PROBLEM -> Please write out exactly the lines that begin at the line containing "What is the spacing" and run to the end of the records.

(Records of spatial reasoning questions)
____

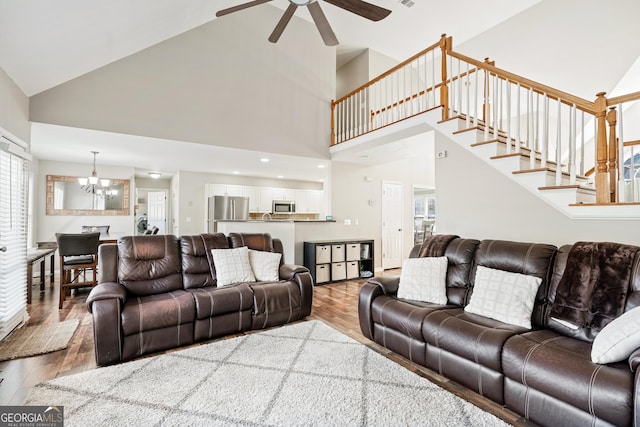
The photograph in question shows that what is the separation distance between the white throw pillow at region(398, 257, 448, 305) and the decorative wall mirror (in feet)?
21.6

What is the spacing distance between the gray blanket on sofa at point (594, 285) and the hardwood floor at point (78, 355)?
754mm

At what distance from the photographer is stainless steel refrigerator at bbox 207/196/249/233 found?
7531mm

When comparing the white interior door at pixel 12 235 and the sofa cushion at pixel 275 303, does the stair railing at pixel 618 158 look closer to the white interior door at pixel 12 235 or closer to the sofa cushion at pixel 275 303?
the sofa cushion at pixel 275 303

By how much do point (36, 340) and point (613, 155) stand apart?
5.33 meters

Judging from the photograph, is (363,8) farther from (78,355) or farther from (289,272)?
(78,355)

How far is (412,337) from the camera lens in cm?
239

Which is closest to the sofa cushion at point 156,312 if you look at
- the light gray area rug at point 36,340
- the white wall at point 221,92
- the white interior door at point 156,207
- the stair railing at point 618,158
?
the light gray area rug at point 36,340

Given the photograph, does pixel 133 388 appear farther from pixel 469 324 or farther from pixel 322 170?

____

EXERCISE RESPONSE ->
What is the spacing distance between the gray blanket on sofa at point (594, 285) and the hardwood floor at point (78, 355)?
754mm

At what distance from the photographer is stainless steel refrigerator at bbox 207/196/249/233 found?
7531mm

When comparing the white interior door at pixel 12 235 and the sofa cushion at pixel 275 303, does the stair railing at pixel 618 158 look closer to the white interior door at pixel 12 235 or closer to the sofa cushion at pixel 275 303?
the sofa cushion at pixel 275 303

By how much do point (36, 340) and point (613, 155) stand apart?
5.33 meters

Judging from the photograph, is (363,8) farther from (78,355) or farther from (289,272)?
(78,355)

How far is (412,337) from the camera lens in cm?
239

Which is closest to the sofa cushion at point 156,312 if you look at
- the light gray area rug at point 36,340
- the white wall at point 221,92
- the white interior door at point 156,207
- the stair railing at point 618,158
?
the light gray area rug at point 36,340

Given the photograph, does pixel 133 388 appear farther from pixel 469 324 or farther from pixel 322 170?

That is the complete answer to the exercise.